S'agissant des particuliers, ces amendes s'ajouteront à celle très lourde déjà applicable en cas de location illégale (c'est-à-dire soumise à un changement d'usage qui n'a pas été effectué) qui est de 50.000 € par logement. Les loueurs indélicats sont prévenus !

Caution solidaire : suppression de la mention manuscrite

Fini le jeu d'écriture pénible entourant le cautionnement : voilà une mesure du projet de loi ELAN qui sera bien appréciée par les proches du locataire qui se portent  caution ! Aujourd'hui, pour que le cautionnement soit valable, le contrat de caution solidaire doit obligatoirement comporter deux mentions manuscrites... ce qui alourdit considérablement l'exercice de la mise en location... et déconcerte bien des garants.
A l'avenir, le contrat comportera toujours le contenu informatif et protecteur des actuelles mentions mais il n'aura pas à être manuscrit ; en clair, le garant n'aura qu'à signer l'acte de caution dont le contenu pourra intégralement faire l'objet d'un modèle type, voire d'une dématérialisation complète. 

Location : la remise des diagnostics au locataire pourra être dématérialisée

Les diagnostics obligatoires en matière de location se sont multipliés ces dernières années, aboutissant à la remise au locataire le jour de la signature du bail d'un dossier papier extrêmement épais... Bonne nouvelle, si propriétaire et locataire le souhaitent, la loi ELAN permettra de transmettre les diagnostics de manière dématérialisée (en pièces jointes d'un mail par exemple) de manière à alléger le formalisme du bail.
Cette mesure aura aussi une dimension écologique puisqu'elle permettra d'économiser bien du papier !

Cette dématérialisation possible s'appliquera également aux extraits du règlement de copropriété à remettre au locataire (notamment ceux relatifs à la jouissance et à l'usage des parties privatives et communes). Ce sera peut-être un moyen que cette obligation, aujourd'hui très peu connue, soit un peu respectée ! 

Copropriété : un locataire connu du syndic... et responsabilisé

Dans un délai d’un mois à compter de la remise des clés au locataire, le propriétaire bailleur devra notifier au syndic de l’immeuble les nom, prénom, coordonnées téléphoniques et courriel de son locataire. L'objectif du projet de loi Elan est, qu'en cas de faute commise par le locataire (troubles de voisinage et/ou mauvais usage des parties communes par exemple), celui-ci puisse être rappelé à l'ordre par le syndic rapidement pour plus d'efficacité.

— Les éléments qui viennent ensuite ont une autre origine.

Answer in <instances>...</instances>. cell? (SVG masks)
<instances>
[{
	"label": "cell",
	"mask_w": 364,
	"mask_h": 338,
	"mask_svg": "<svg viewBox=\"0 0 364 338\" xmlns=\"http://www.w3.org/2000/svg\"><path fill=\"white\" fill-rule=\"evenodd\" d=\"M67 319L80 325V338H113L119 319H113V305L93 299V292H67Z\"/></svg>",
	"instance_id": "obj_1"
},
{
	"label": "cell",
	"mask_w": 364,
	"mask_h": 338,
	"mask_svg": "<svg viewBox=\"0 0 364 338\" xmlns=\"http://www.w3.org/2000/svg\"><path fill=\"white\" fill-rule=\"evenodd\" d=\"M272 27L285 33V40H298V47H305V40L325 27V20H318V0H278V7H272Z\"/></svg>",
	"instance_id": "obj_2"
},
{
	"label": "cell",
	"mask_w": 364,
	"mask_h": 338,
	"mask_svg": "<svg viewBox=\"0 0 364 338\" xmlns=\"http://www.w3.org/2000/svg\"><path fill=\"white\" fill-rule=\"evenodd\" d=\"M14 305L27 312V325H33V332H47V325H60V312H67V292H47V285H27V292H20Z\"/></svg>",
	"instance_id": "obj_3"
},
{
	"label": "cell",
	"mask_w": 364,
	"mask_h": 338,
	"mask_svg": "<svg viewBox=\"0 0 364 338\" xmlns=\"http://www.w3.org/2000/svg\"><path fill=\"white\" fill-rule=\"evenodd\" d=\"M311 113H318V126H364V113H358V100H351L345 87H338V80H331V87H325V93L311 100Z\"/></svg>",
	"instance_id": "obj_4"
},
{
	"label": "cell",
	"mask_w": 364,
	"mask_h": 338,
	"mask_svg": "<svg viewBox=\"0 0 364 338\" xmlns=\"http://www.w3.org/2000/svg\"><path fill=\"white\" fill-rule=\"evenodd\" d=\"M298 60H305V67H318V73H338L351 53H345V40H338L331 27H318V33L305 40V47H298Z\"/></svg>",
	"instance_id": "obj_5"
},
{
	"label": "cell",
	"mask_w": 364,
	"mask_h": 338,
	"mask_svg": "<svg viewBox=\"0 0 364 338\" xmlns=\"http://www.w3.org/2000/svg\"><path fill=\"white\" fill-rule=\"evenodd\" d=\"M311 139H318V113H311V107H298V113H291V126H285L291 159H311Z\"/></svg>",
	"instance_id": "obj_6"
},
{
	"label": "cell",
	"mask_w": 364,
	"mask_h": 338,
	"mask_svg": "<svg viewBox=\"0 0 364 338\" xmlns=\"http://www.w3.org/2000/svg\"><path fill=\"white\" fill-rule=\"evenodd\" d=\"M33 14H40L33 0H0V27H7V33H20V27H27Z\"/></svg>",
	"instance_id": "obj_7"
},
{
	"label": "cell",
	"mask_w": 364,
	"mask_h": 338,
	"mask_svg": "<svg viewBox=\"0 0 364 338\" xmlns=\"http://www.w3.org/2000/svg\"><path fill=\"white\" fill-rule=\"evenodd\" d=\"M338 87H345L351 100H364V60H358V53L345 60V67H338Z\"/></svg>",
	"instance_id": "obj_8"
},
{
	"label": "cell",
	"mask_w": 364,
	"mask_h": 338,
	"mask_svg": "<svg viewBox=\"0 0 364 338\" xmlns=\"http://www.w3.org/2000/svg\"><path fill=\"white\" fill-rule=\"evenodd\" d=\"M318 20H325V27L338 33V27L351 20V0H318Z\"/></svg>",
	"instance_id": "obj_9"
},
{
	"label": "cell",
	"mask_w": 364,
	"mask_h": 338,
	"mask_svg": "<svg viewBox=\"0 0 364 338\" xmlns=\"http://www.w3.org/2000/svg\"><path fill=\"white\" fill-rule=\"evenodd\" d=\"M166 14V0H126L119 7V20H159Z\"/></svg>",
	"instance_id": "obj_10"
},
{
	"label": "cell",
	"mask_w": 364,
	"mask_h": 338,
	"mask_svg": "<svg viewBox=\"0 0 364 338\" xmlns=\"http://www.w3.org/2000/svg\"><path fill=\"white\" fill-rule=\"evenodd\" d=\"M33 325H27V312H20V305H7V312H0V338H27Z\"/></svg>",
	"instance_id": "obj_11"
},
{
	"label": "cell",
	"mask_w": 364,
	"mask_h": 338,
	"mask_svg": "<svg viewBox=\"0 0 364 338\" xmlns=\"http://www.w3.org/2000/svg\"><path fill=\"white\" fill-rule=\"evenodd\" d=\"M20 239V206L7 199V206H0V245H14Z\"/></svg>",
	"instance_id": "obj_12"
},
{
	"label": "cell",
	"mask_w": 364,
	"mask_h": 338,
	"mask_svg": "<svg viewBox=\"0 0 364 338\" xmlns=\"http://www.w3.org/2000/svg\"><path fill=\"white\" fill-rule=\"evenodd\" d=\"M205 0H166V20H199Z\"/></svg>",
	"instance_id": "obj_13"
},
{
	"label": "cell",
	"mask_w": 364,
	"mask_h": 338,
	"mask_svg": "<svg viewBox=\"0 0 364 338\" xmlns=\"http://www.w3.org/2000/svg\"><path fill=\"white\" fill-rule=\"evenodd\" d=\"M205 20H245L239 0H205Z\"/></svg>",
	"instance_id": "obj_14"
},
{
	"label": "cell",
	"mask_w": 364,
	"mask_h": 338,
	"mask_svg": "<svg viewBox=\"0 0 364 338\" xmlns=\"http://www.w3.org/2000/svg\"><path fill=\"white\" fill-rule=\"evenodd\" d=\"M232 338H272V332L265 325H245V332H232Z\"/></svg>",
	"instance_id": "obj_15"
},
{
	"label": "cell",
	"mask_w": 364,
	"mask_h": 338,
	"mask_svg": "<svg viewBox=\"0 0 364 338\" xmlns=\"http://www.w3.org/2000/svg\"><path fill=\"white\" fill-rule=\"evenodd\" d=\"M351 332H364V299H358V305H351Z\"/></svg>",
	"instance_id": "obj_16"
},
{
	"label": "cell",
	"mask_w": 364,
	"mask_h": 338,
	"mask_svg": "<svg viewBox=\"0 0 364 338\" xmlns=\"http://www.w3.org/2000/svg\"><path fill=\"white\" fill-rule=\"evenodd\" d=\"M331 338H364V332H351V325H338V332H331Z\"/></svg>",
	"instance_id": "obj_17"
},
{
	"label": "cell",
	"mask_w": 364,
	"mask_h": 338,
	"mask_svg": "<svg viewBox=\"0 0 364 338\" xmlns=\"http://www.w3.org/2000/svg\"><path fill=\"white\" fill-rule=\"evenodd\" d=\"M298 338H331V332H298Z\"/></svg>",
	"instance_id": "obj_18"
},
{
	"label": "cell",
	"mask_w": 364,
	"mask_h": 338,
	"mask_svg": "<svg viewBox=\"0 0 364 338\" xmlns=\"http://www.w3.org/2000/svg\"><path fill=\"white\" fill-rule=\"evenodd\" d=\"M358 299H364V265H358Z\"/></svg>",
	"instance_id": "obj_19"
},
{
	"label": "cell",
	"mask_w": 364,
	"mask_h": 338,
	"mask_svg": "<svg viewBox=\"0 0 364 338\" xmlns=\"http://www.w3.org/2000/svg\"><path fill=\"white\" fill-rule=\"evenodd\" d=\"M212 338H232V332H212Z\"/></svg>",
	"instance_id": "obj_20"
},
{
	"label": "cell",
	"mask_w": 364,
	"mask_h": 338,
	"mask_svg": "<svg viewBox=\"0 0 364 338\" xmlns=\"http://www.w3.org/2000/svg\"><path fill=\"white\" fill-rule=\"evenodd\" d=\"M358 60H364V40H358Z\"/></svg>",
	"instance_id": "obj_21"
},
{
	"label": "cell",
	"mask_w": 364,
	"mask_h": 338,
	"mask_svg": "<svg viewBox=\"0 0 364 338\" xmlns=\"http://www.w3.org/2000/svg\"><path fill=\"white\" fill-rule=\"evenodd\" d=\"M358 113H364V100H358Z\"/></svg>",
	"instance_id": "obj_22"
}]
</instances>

Cette nouveauté ne dispensera en rien le propriétaire de son obligation d'agir contre son locataire fautif, y compris en justice.

Locataire sortant victime de violences : fin de la solidarité

Le principe légal est que le locataire sortant, mais aussi sa caution, restent solidaires du locataire restant s’agissant du paiement des loyers et charges, et ce pendant six mois en cas de simple concubinage mais jusqu'au divorce dans le cas des époux et jusqu'à la rupture du Pacs pour les partenaires pacsés.
Cette protection du bailleur en cas d'impayés sera supprimée lorsque le locataire quittera le logement en raison de violences conjugales ou domestiques et qu'il en informera le bailleur par lettre recommandée AR, accompagnée de la copie d’une ordonnance de protection délivrée par le juge aux affaires familiales ou d’une condamnation pénale de l’auteur des violences sur la personne qui s’en prévaut.
Dans cette hypothèse, la solidarité du locataire victime des violences et celle de la personne qui s’est portée caution pour lui prendront fin le lendemain du jour de la première présentation du courrier.

Si la mesure du projet de loi ELAN se comprend sur le plan moral, elle fera entrer le bailleur au plus profond de la vie intime de ses locataires, ce qu'a priori aucune des parties en présence ne souhaite !

Copropriété : vers des règles plus souples et plus efficaces ?

Le projet de loi ELAN envisage une profonde refonte du droit de la copropriété ; son but est de :

  • rendre les règles plus efficaces en les modulant selon les caractéristiques des immeubles, leur destination et la taille de la copropriété ;
  • clarifier et adapter les règles d’organisation et de gouvernance de la copropriété (notamment la prise de décision).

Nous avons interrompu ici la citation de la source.